The suspect was arrested in an apartment in Leipzig after escaping police in Chemnitz on Saturday afternoon
According to the Bild newspaper, Jaber A. had met with three other Syrians while looking for urgent accommodation in Leipzig, after fleeing the police in Chemnitz. His new roommates eventually recognized him and managed to constrain him in their apartment.
Jaber A. had tried to bribe his captors, one of the Syrians who overpowered him told the German RTL broadcaster.
"We told him: You can give us as much as you like, but we are not letting you go," Mohammed A. told the TV station.
The Syrians tried calling the police, but the officials could not understand them. This prompted Mohammed to go to the station and lead the authorities to the suspect.
"I was so angry at him. I won't accept such a thing – especially here in Germany, the country that opened its door to us," he added.
Two apartments were raided in Chemnitz during a massive police operation on Sunday, and three other suspects were held for questioning. Two of these have since been released, though one - a 33-year-old Syrian believed to be the man who rented out the Chemnitz apartment to Jaber A. - is still being held on suspicion of helping the suspect.
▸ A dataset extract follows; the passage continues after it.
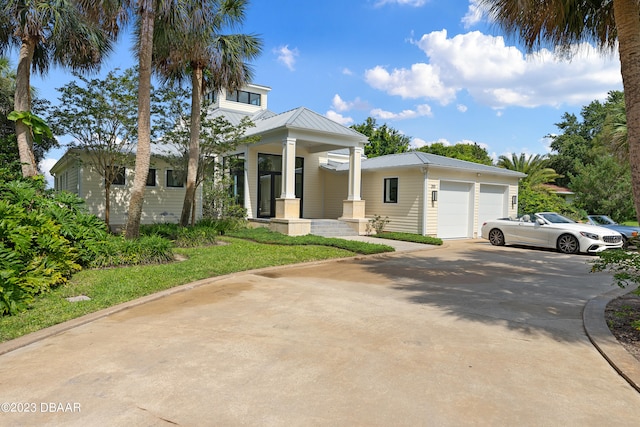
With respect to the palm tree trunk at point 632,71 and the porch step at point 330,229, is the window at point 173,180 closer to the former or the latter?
the porch step at point 330,229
Both suspects currently in custody had arrived in Germany in the past two years and had submitted asylum applications.
Acting on a tip-off from Germany's domestic intelligence agency, police had raided the suspect's Chemnitz apartment on Saturday and seized 1.5 kilos (3.3 pounds) of explosive material, which was later detonated in a controlled explosion.
Police have only said that the man was originally from the Damascus area of Syria and had been granted refugee status after arriving in Germany last year.
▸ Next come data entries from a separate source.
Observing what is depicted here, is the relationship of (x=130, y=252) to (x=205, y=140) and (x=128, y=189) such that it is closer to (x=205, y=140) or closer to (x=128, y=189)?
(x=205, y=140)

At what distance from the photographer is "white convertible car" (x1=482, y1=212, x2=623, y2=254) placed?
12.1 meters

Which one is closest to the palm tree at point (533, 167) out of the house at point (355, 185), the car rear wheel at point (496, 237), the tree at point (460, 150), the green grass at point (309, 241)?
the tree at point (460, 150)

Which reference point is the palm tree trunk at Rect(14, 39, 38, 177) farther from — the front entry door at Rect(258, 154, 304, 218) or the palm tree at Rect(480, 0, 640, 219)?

How Jaber A. was able to evade police on Saturday was a key question of the Monday conference. He was at home when police approached his Chemnitz apartment at about 7 a.m. local time (0500 UTC).
Michaelis said that police were not sure in which apartment the suspect was hiding, and had to break off a planned raid, since there was a danger to other residents.
During this retreat, a man matching the suspect's description emerged from the building, and fled when police called on him to stop, Michaelis said. He could not confirm whether the fleeing man was Jaber A.
During the search, German police boosted security around the country, particularly around "critical infrastructure" like train stations and airports.
The Christian Social Union (CSU), the Bavarian wing of Merkel's center-right government coalition, said that Germany's Federal Office for Migration and Refugees (BAMF) needed to introduce a "total revision" of the registration of asylum seekers.
CSU General Secretary Andreas Scheuer said the BAMF needed to conduct individual interviews with all refugees, "because we must know who is coming to us, and who is staying with us."
In fact, a BAMF spokeswoman told DW that although individual interviews had been replaced with multiple-choice questionnaires during the height of the bureaucratic crisis caused by last year's influx of refugees, the authority currently carries out interviews with anyone applying for asylum in Germany.
Even during the crisis, she added, individual interviews were carried out in all cases where a refugee's identity could not be established.
The BAMF said on Monday that it would report all forged passports directly to the police in the future. Up until now, it had merely reported the matter to the relevant regional authority.
Editor's note: Deutsche Welle follows the German press code, which stresses the importance of protecting the privacy of suspected criminals or victims and obliges us to refrain from revealing full names in such cases.